It's a funny thing- wants vs contentment. I've got everything anyone could ever need and I continue to be thankful and blessed in my life. Sometimes my wants are tangible things, sometimes they're more personal, either way the problem is that I want. I go through waves of feeling completely fulfilled and then something inside me rebels and I want more. Recently I talked about my struggle to find contentment HERE and for whatever reason, I find myself back in that same mentality.
To be able to take a spur of the moment trip to Europe, to trade in our 10 year old car for a new luxury one, to own a pair of Christian Louboutin heels, to have a beautiful walk in closet that changes with each season- it all sounds so silly but constantly seeing these types of extravagant things in our media and around me for the past 5 years has a way of getting inside my mind.

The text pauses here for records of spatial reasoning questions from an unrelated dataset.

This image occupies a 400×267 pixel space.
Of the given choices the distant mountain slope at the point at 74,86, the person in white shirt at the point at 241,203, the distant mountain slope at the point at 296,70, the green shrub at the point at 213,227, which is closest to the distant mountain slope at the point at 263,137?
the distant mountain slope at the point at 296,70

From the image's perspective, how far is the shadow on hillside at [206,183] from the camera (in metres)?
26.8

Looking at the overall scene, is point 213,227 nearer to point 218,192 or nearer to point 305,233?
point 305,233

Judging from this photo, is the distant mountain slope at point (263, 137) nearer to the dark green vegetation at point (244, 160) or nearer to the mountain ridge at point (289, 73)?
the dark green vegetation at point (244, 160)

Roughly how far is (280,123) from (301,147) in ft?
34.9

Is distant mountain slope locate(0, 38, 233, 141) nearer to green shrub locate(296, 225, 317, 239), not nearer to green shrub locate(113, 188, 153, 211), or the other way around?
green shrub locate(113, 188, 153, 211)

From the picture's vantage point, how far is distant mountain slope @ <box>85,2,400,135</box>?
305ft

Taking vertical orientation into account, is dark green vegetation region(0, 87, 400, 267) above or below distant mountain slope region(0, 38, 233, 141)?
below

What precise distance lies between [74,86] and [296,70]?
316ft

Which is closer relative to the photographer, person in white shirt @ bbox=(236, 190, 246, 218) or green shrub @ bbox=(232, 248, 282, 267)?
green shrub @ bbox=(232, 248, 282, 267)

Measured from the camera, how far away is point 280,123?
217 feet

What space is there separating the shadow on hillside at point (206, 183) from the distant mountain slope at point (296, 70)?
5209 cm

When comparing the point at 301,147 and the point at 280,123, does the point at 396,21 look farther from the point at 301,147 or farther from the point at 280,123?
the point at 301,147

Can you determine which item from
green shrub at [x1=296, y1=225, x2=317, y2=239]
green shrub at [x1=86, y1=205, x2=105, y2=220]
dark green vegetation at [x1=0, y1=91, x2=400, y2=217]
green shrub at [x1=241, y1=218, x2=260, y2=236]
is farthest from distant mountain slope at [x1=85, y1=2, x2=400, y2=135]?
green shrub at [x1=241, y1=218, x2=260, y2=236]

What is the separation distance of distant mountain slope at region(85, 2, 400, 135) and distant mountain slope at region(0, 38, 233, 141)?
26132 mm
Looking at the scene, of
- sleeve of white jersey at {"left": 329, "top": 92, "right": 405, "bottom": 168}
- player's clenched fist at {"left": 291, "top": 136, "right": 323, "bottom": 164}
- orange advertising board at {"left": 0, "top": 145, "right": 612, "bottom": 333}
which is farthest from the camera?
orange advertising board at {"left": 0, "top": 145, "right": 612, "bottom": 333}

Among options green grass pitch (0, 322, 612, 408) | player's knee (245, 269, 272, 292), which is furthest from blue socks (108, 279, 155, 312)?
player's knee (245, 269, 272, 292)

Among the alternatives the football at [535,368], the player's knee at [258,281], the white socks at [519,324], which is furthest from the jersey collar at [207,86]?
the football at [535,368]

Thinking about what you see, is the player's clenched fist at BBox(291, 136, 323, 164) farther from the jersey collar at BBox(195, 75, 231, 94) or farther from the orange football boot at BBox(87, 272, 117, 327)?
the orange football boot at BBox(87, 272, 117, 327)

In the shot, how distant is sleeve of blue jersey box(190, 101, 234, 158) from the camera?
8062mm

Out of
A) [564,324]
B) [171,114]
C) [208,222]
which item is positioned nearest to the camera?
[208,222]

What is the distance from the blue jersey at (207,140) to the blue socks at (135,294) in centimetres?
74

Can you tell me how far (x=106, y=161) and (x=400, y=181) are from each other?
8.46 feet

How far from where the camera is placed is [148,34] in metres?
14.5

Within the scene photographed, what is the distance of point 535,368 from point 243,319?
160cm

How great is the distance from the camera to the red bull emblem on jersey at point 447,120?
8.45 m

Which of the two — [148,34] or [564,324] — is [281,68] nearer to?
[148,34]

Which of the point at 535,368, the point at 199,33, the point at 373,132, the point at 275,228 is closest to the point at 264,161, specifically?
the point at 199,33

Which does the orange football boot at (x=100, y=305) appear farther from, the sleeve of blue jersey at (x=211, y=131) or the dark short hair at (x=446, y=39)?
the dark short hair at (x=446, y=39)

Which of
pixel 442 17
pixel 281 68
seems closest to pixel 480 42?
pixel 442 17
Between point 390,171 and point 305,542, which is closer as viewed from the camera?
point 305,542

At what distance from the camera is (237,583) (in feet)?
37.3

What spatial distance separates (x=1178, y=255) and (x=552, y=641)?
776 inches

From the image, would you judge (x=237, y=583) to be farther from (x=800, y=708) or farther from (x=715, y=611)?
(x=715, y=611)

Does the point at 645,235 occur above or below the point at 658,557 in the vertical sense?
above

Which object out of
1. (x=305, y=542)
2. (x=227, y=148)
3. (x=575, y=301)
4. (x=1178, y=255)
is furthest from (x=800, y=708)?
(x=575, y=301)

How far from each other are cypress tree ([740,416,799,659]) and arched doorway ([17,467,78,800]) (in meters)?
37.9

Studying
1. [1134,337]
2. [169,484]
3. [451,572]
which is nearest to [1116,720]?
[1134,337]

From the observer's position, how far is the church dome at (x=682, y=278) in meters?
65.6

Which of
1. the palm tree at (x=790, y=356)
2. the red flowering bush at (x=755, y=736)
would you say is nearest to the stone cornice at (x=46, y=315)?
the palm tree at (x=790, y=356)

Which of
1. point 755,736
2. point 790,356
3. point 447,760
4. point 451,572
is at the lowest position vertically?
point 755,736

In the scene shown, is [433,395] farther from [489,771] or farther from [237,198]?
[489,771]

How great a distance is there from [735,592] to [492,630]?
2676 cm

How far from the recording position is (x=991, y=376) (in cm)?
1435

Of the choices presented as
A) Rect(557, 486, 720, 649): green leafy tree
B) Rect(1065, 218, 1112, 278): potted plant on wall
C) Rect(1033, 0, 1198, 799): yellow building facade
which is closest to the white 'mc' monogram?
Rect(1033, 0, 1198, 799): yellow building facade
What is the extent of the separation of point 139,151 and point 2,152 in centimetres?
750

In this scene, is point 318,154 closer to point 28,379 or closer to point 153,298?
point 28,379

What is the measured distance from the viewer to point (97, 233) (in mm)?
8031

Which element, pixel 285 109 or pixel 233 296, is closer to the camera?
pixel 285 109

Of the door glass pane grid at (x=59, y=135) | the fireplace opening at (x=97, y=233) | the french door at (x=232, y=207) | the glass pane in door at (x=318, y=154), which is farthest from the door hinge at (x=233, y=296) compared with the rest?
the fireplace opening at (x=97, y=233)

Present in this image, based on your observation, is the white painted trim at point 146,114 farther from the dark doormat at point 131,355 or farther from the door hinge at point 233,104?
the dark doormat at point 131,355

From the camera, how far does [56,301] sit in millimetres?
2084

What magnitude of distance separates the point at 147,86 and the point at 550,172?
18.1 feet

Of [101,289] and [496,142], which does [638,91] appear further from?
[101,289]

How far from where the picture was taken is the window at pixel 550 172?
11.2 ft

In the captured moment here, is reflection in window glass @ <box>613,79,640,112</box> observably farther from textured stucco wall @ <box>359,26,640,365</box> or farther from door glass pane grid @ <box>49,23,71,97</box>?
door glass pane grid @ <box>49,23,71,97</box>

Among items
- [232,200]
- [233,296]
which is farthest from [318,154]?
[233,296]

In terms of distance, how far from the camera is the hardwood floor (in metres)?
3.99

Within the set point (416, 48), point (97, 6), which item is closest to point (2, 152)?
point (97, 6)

I know how shallow this all sounds. I take full responsibility for the way that this is all sounding but don't you ever wish it too? Like I said, I'm so thankful for what my life is- truly. But being held back from doing certain things only because of money is a frustrating thing. Taking a vacation to Europe for us is months of preparing and saving so we can continue to have a little bit of security in our bank account. I look at some celebrities our media is constantly praising and cringe at how easy it is for them to, for lack of a better phrase, do whatever they want. Not saying some of them aren't talented and it isn't well deserved but for most of us hardworking, driven, ambitious people, it just seems unfair. I sound like a baby, I know but it's how I'm feeling at this particular moment. If only I could win the lottery or better yet be completely broke and happy and never feel like there is a void somewhere. Yes, that would be perfect.